EL CURRICULUM
Ando estos días intentando redactar mi
curriculum vitae y la verdad es que no resulta un ejercicio gratificante.
Debes ser sincera, demostrar que estás a
la altura de las circunstancias, resultar ágil, no perderte en disquisiciones.
Todo el mundo te da consejos sobre cómo
redactarlo, como presentarte, como hacer las cosas correctamente.
En las redes sociales, en internet puedes
encontrar modelos de curriculum, tutoriales, consejos, comentarios.
Y el resultado siempre es el mismo.
Frustración.
Porque sabes desde el minuto 0 que nunca estarás
a la altura de lo que el mercado laboral exige, demanda.
Cuando era joven, nunca cumplía una de
las exigencias más importantes de lo que ahora llaman perfil: experiencia. Lo
cual resultaba lógico, puesto que no la tenía. Si era joven y por tanto acababa
de entrar en el club de los adultos era imposible que tuviese experiencia.
Ahora que soy mayor, digamos que madura,
que tengo la experiencia y conozco mis posibilidades y mis limitaciones, tampoco
encajo en las demandas laborales.
Porque el perfil solicitado habla de
juventud con experiencia. Es de locos lo sé, pero es así.
No importa lo que haya hecho, ni cuanto
me haya esforzado. No importa lo mal que lo esté pasando ahora y cuanto
necesite el trabajo. No estoy a la altura.
Si a esto le añades ser mujer, estar más
cerca de los 50 que de los 30, que tu aspecto físico no sea particularmente
atractivo y que para caminar te ayudas de un bastón, en el mejor de los días,
la cosa pinta peor. Ni siquiera escuchas la tradicional frase de “te llamamos
en 15 días”.
Y no la escuchas porque para rematar la
jugada, ahora para acceder al mercado laboral debes inscribirte en portales de
internet en los que las pocas empresas que todavía funcionan “cuelgan” sus
demandas.
Me comentaba una buena amiga que resulta
descorazonador comprobar cómo menos de dos horas después de responder a una
oferta de trabajo, tu perfil aparece marcado como “descartado” y que la razón
principal es que a tu edad aportas experiencia pero no juventud.

☆ ☆ ☆ ☆ ☆ ☆ ☆

> [Objetivo 1]
Edita el texto sobre el currículum y copia todo desde "EL CURRICULUM" hasta "las cosas correctamente.", sustituyendo "sincera" por "honesta".
> [Objetivo 2]
Indica si cada afirmación coincide con el texto sobre el currículum, respondiendo sí o no y citando las palabras que lo deciden: (a) Quien escribe considera gratificante redactar su currículum. (b) Ahora, para acceder al mercado laboral, hay que inscribirse en portales de internet. (c) Una amiga comentaba que el perfil aparece como descartado a las dos semanas de responder a una oferta.
> [Objetivo 3]
Según el texto sobre el currículum, ¿qué exigencia del perfil no cumplía quien escribe cuando era joven?
Los registros no tienen relación con el texto sobre el currículum.

☆ ☆ ☆ ☆ ☆ ☆ ☆

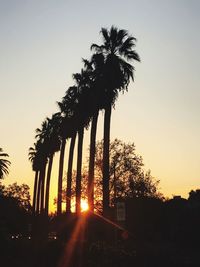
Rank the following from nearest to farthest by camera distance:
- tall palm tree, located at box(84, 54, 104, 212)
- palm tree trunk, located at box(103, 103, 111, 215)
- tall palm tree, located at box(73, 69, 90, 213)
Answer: palm tree trunk, located at box(103, 103, 111, 215) → tall palm tree, located at box(84, 54, 104, 212) → tall palm tree, located at box(73, 69, 90, 213)

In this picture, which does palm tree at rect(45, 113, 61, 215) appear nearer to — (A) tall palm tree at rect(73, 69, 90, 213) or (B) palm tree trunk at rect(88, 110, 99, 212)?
(A) tall palm tree at rect(73, 69, 90, 213)

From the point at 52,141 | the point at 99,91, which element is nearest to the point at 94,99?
the point at 99,91

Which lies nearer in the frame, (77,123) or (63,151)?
(77,123)

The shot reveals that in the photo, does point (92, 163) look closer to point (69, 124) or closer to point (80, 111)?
point (80, 111)

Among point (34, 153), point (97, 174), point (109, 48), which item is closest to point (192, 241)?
point (109, 48)

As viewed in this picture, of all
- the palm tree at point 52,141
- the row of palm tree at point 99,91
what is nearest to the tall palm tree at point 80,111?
the row of palm tree at point 99,91

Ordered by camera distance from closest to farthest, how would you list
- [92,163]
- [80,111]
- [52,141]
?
[92,163] < [80,111] < [52,141]

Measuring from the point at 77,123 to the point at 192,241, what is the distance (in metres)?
15.5

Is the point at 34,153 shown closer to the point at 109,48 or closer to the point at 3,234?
the point at 109,48

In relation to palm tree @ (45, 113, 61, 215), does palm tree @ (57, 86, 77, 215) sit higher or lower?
lower

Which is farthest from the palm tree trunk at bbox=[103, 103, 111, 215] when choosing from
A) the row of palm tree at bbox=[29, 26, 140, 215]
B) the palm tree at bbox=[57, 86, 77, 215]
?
the palm tree at bbox=[57, 86, 77, 215]

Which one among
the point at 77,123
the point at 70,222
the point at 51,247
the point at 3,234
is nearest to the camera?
the point at 51,247

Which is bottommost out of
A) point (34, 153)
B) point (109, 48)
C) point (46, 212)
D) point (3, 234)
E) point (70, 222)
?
point (3, 234)

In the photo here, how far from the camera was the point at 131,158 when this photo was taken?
246ft
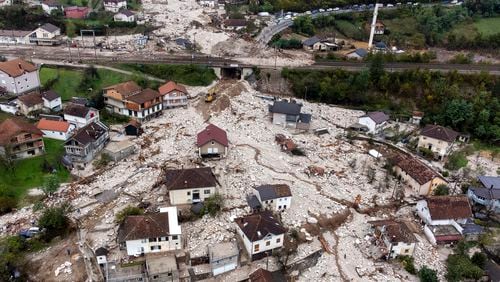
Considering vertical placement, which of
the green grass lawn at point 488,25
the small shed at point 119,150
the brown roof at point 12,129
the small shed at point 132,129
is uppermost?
the green grass lawn at point 488,25

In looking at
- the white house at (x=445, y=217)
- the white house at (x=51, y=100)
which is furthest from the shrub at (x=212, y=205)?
the white house at (x=51, y=100)

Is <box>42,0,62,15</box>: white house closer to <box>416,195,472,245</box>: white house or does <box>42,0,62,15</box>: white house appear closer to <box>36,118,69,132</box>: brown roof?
<box>36,118,69,132</box>: brown roof

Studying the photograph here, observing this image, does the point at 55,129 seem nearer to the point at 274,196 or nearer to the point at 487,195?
the point at 274,196

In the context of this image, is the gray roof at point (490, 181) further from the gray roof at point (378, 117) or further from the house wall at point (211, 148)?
the house wall at point (211, 148)

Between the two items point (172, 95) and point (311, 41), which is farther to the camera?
point (311, 41)

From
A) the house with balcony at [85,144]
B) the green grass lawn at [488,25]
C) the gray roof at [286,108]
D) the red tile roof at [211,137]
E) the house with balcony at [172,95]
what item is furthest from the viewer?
the green grass lawn at [488,25]

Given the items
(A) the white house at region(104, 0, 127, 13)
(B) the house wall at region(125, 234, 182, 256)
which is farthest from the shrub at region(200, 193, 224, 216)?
(A) the white house at region(104, 0, 127, 13)

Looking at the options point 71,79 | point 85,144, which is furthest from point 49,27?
point 85,144
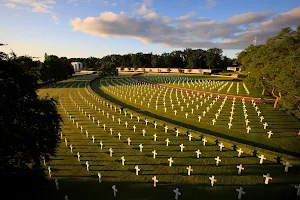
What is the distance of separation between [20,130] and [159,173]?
21.4ft

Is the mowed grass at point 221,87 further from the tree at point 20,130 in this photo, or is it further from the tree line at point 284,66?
the tree at point 20,130

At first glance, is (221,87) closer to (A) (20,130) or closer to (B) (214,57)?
(A) (20,130)

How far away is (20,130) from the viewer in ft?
19.4

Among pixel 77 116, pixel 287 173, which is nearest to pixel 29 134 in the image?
pixel 287 173

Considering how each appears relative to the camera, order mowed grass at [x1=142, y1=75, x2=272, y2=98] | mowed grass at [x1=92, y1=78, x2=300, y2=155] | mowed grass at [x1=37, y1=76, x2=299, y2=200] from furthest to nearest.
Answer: mowed grass at [x1=142, y1=75, x2=272, y2=98] → mowed grass at [x1=92, y1=78, x2=300, y2=155] → mowed grass at [x1=37, y1=76, x2=299, y2=200]

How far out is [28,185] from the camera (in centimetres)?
636

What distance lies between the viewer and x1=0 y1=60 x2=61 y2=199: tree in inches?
229

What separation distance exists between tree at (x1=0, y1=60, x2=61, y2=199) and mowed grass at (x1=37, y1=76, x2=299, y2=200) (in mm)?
2228

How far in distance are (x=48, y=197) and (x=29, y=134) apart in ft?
11.9

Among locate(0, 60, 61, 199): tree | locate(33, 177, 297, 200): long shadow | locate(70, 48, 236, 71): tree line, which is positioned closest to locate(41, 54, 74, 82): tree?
locate(70, 48, 236, 71): tree line

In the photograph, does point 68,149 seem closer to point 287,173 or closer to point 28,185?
point 28,185

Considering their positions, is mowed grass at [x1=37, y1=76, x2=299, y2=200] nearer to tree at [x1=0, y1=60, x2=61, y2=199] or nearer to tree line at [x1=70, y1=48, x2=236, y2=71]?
tree at [x1=0, y1=60, x2=61, y2=199]

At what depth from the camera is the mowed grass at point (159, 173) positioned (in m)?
8.00

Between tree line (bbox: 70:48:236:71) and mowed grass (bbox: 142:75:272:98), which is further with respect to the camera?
tree line (bbox: 70:48:236:71)
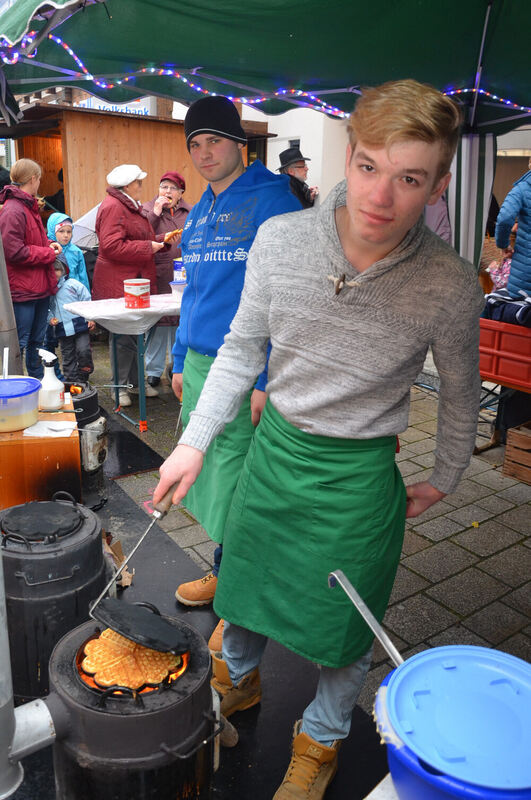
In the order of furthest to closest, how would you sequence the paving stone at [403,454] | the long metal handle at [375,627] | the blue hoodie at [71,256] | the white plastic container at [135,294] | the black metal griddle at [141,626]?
the blue hoodie at [71,256], the white plastic container at [135,294], the paving stone at [403,454], the black metal griddle at [141,626], the long metal handle at [375,627]

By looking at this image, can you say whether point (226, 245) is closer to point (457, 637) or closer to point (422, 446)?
point (457, 637)

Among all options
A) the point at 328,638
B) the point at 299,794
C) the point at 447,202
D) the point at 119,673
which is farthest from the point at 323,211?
the point at 447,202

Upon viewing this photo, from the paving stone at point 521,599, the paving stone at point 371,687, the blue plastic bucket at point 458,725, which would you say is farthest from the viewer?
the paving stone at point 521,599

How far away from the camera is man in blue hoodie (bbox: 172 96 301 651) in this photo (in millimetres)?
2512

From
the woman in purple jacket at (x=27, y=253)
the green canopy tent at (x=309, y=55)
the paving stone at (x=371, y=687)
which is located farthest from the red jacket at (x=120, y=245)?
the paving stone at (x=371, y=687)

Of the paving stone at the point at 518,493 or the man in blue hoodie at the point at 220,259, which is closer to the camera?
the man in blue hoodie at the point at 220,259

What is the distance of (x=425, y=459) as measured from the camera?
5121 millimetres

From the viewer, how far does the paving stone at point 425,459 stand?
16.4 feet

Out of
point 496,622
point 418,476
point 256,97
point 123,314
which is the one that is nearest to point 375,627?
point 496,622

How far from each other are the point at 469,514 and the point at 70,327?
4155 millimetres

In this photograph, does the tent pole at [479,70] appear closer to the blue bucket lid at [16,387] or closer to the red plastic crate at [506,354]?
the red plastic crate at [506,354]

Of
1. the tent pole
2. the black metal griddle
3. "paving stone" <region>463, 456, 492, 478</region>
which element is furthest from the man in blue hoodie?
"paving stone" <region>463, 456, 492, 478</region>

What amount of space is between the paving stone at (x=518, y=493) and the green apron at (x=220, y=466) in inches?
108

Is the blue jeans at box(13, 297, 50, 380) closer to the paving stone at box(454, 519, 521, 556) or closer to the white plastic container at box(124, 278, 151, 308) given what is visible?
the white plastic container at box(124, 278, 151, 308)
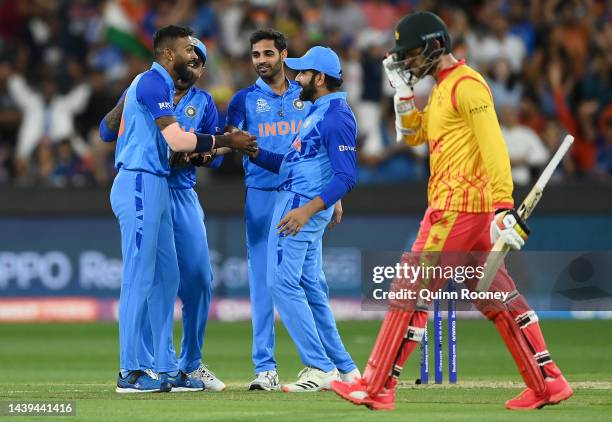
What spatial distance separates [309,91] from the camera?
909 centimetres

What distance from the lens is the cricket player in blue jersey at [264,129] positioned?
9523 millimetres

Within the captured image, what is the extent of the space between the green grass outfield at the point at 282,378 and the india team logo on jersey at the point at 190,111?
1974 mm

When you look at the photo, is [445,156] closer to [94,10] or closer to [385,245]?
[385,245]

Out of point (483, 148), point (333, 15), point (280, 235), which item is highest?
point (333, 15)

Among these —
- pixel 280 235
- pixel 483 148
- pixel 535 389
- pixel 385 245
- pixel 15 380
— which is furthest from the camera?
pixel 385 245

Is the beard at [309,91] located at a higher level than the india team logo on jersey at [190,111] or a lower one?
higher

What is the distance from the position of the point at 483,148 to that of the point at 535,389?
1520 millimetres

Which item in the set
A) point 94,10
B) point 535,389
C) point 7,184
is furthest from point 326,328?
point 94,10

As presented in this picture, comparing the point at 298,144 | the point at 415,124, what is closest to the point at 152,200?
the point at 298,144

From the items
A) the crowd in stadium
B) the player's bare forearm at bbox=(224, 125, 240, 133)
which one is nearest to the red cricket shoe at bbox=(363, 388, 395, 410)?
the player's bare forearm at bbox=(224, 125, 240, 133)

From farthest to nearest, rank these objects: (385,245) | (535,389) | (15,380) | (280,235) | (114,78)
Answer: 1. (114,78)
2. (385,245)
3. (15,380)
4. (280,235)
5. (535,389)

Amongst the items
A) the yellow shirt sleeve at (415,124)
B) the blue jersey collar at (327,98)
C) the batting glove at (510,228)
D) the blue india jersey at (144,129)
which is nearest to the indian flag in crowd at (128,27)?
the blue india jersey at (144,129)

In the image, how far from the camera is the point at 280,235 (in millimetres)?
8805

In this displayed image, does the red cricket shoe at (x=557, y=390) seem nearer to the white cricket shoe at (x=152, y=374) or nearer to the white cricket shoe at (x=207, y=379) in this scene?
the white cricket shoe at (x=207, y=379)
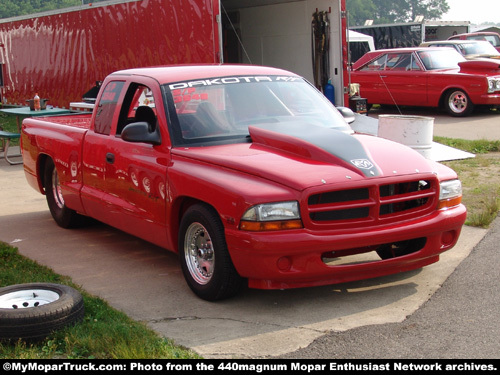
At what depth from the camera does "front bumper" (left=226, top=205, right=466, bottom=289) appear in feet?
14.9

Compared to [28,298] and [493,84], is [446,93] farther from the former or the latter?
[28,298]

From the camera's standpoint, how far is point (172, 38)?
13555 mm

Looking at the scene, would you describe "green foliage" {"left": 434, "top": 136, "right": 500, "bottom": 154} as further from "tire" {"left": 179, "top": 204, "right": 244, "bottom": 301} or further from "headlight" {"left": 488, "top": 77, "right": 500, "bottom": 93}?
"tire" {"left": 179, "top": 204, "right": 244, "bottom": 301}

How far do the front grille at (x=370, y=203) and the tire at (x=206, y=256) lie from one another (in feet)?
2.23

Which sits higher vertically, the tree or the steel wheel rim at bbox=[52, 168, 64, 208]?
the tree

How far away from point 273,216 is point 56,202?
3.96 meters

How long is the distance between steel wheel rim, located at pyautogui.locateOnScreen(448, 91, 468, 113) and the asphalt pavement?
1061 centimetres

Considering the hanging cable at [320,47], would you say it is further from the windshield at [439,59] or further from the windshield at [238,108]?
the windshield at [238,108]

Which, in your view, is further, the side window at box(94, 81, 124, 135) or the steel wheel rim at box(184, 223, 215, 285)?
the side window at box(94, 81, 124, 135)

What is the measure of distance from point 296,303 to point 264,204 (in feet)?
2.85

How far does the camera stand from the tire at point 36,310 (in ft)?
13.7

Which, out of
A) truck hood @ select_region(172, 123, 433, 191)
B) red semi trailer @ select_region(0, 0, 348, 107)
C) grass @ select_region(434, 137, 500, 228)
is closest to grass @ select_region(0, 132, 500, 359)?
truck hood @ select_region(172, 123, 433, 191)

☆ ☆ ☆ ☆ ☆ ☆ ☆

> [Respuesta escrita 1]
EL CURRICULUM
Ando estos días intentando redactar mi
curriculum vitae y la verdad es que no resulta un ejercicio gratificante.
Debes ser honesta, demostrar que estás a
la altura de las circunstancias, resultar ágil, no perderte en disquisiciones.
Todo el mundo te da consejos sobre cómo
redactarlo, como presentarte, como hacer las cosas correctamente.

> [Respuesta escrita 2]
(a) No: «no resulta un ejercicio gratificante».
(b) Sí: «ahora para acceder al mercado laboral debes inscribirte en portales de internet».
(c) No: «menos de dos horas después de responder a una oferta de trabajo, tu perfil aparece marcado como “descartado”».

> [Respuesta escrita 3]
La experiencia.